» **STATED GOAL**
Find each line in the data below that contains the string "inches", treating uppercase and lowercase as different, and copy those lines out.

------------------------------------

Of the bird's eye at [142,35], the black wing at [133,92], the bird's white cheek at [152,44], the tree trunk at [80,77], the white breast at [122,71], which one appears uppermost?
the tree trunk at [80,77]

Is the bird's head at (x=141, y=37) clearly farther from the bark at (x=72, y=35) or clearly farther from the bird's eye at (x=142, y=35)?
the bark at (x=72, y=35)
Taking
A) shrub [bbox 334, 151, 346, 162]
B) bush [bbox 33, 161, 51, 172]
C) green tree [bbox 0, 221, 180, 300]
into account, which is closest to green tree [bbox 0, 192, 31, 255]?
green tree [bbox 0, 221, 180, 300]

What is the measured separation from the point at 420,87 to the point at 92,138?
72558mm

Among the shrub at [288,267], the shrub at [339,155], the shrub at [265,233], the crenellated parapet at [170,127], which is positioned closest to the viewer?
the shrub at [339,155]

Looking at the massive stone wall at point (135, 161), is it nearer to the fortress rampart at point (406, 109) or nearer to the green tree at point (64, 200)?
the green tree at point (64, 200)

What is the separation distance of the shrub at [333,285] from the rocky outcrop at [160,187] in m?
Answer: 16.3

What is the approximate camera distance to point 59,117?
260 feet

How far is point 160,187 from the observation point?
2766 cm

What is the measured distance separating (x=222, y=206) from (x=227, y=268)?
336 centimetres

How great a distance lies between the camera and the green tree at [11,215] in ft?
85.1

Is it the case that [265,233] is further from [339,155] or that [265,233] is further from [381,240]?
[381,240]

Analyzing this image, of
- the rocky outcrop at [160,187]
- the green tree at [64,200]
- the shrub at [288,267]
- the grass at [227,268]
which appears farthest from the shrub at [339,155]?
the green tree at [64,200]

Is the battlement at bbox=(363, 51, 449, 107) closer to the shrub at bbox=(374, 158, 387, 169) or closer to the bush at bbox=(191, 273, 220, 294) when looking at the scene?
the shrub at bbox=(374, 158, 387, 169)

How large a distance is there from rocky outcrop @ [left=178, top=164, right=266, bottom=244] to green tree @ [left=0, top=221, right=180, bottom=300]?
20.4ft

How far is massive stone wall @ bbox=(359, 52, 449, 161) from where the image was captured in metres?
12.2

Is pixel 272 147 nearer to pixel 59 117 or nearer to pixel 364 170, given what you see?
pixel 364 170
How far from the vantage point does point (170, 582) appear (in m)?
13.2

------------------------------------

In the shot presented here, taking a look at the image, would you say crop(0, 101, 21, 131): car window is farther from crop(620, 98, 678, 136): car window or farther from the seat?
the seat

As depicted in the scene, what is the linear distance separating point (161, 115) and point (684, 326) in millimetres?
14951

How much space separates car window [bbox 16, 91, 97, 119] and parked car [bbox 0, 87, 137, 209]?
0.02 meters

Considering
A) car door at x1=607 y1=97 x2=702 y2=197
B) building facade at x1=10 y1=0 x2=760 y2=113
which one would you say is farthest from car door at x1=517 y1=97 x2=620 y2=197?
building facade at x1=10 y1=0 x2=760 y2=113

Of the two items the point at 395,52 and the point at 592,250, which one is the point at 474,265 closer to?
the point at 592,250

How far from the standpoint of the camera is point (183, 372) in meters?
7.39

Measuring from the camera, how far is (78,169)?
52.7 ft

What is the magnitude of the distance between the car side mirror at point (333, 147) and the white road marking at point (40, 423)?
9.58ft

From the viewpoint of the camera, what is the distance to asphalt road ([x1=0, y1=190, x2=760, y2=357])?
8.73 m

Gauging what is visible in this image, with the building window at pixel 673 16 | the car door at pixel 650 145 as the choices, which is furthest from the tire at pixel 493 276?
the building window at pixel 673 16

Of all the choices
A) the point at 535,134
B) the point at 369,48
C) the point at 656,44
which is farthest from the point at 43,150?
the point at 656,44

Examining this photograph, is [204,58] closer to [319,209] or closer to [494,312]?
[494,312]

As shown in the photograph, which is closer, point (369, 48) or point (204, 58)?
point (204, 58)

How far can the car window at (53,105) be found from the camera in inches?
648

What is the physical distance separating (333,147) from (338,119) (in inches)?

------------------------------------

» **TASK RESULT**
How far can the car window at (53,105) be found from the camera in inches?
What is the physical distance separating (333,147) from (338,119) (in inches)?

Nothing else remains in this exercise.